Why doesn’t Joe Biden want to talk about the Supreme Court?
Change the subject? If Biden thought it would help him beat Trump, he would be eager to change the subject. But he knows the coming Supreme Court battle is a shot in the arm for Trump’s campaign — and a mortal danger to his.
In 2016, exit polls showed that Trump trounced Hillary Clinton by 15 points among voters for whom the Supreme Court was the most important issue, 56 to 41 percent. And it was the top issue for a lot of voters. Twenty-six percent of Trump voters — about 16.4 million people — reported that the court was the most important factor in their decision, compared with just 18 percent of Clinton voters. In an election that Trump won by about 78,000 votes in Pennsylvania, Wisconsin and Michigan, these voters arguably put him in the Oval Office.
But Trump’s success in transforming the judiciary — securing the Supreme Court’s conservative majority and confirming more than 200 lower-court judges — meant judicial appointments were shaping up to be a weaker argument in 2020. Not anymore. A bruising fight over replacing Ginsburg just weeks before Election Day could prove just as decisive in Trump’s quest for a second term.

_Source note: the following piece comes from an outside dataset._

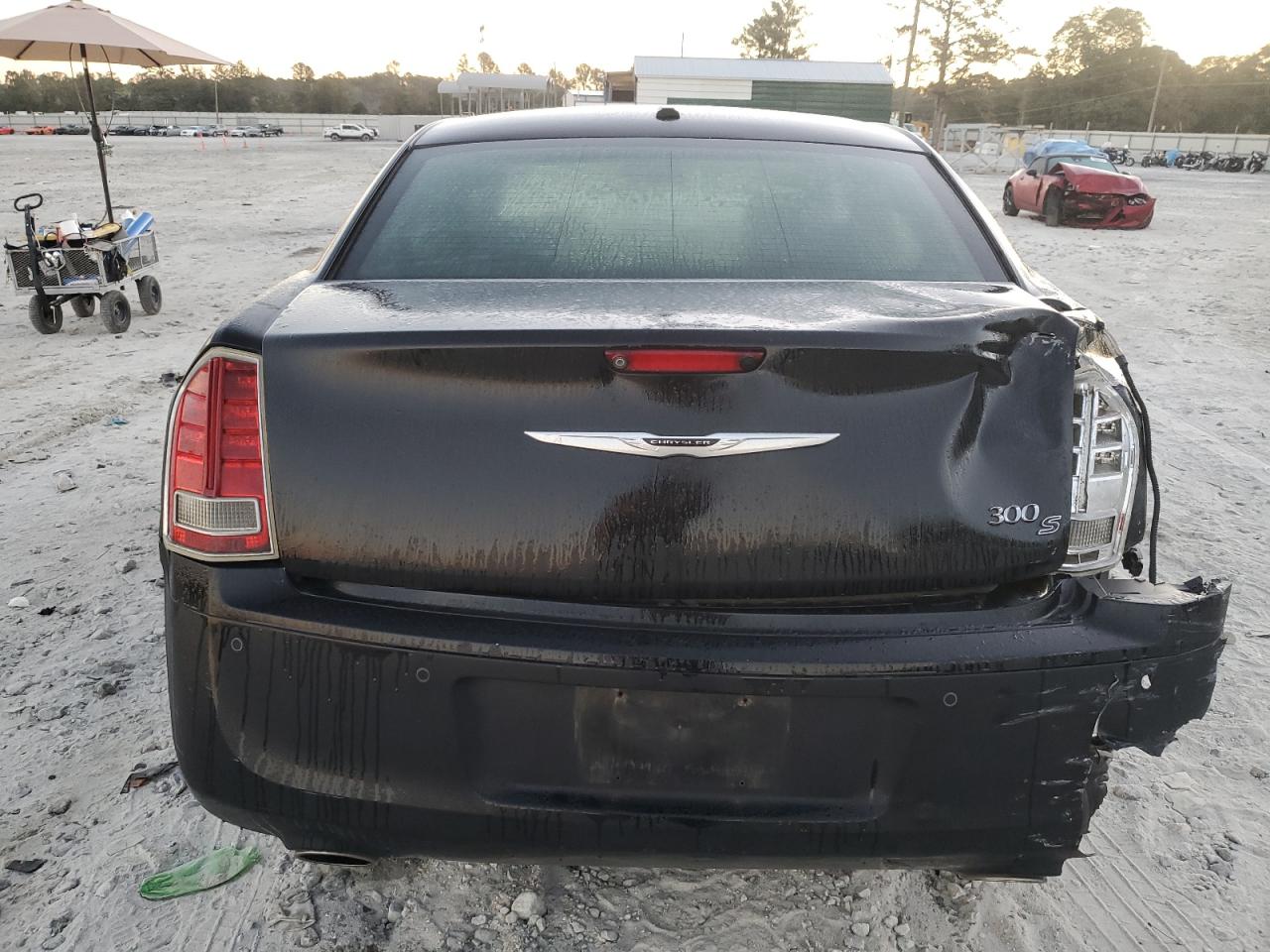 2013 Chrysler 300 - Image 6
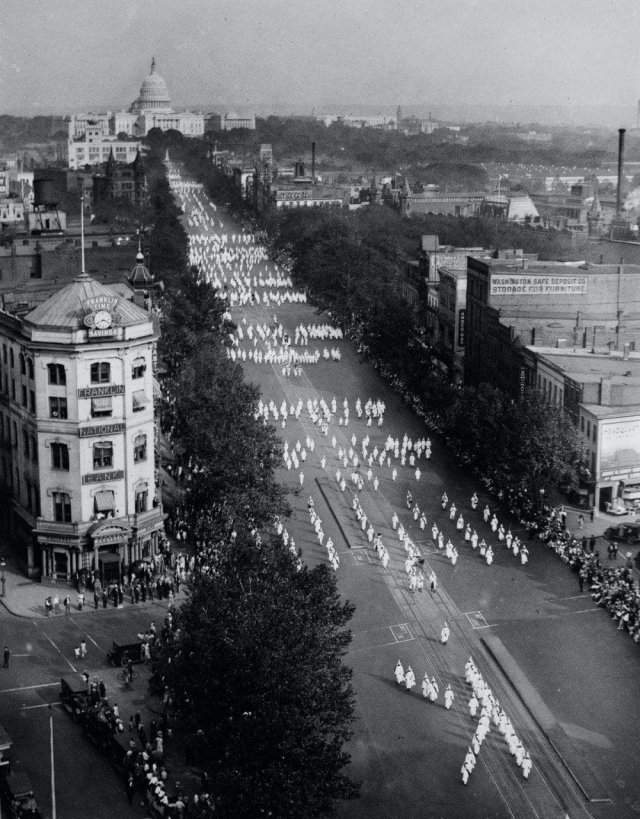 Парад ненависти: шествие 50 000 куклуксклановцев в Вашингтоне 13 сентября 1926 года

In 2016, Trump put out a list of candidates for the Supreme Court, and this month he released a new list for 2020. Biden is refusing to do the same. Why? He has said he plans to put a Black woman on the court, so he must have some names in mind. Indeed, Biden said in June, “We are putting together a list of a group of African American women who are qualified and have the experience to be on the court.” Why not share that list with voters as Trump has? Simple. Because Biden knows that doing so will help Trump. But Biden’s position is unsustainable. He says he should be allowed to pick Ginsburg’s successor but won’t say who his nominee might be.
Similarly, Biden can’t continue to dodge questions about court packing. The fact is, many Democrats supported packing the court long before Ginsburg died. Even if she had survived into Biden’s potential first term, and Justice Stephen G. Breyer retired, confirming both of their successors would not have altered the ideological makeup of the court. Democrats likely would not be satisfied simply swapping out liberal justices. They would have used Merrick Garland’s “stolen” seat as a pretext to install a liberal majority. Now Ginsburg’s “stolen” seat will provide the excuse.
But they can’t do it without President Biden’s signature. He will have to take a position on whether he will pack the court. He is reluctant to do so because if he says no, then he will dispirit his base; and if he says yes, then he will drive reluctant Trump voters for whom the Supreme Court is a deciding issue into Trump’s arms once again.
Exit polls in 2016 showed 20 percent of Trump’s voters didn’t like him. Democrats were hoping these were “Never Hillary” voters who would cut Democrats' way when she was not on the ballot. But the Supreme Court battle has thrown a wrench in their plans. Many reluctant Trump voters cast their ballots for the president precisely because of the Supreme Court. And they were pleased with his appointments. Polls showed that 86 percent of reluctant Trump voters supported his nomination of Neil M. Gorsuch, for example. The debate over court packing, combined with the coming smear campaign against Trump’s nominee, could drive many of these reluctant Trump voters back into the president’s camp.
Democrats need to be careful. In 2018, their ruthless assault on Brett M. Kavanaugh cost them their chance to regain control of the Senate. Democratic Sens. Heidi Heitkamp (N.D.), Joe Donnelly (Ind.) and Claire McCaskill (Mo.) were thrown out of office by voters furious over their party’s campaign of character assassination against Kavanaugh. In a year when Democrats succeeded in retaking the House, voters expanded the GOP’s Senate majority by two seats — giving Republicans the mandate they now claim to confirm Ginsburg’s successor.
If Democrats carry out a similar hit job on Trump’s next nominee, while Biden refuses to say whom he would appoint and whether he would pack the Supreme Court, it might cost them the White House.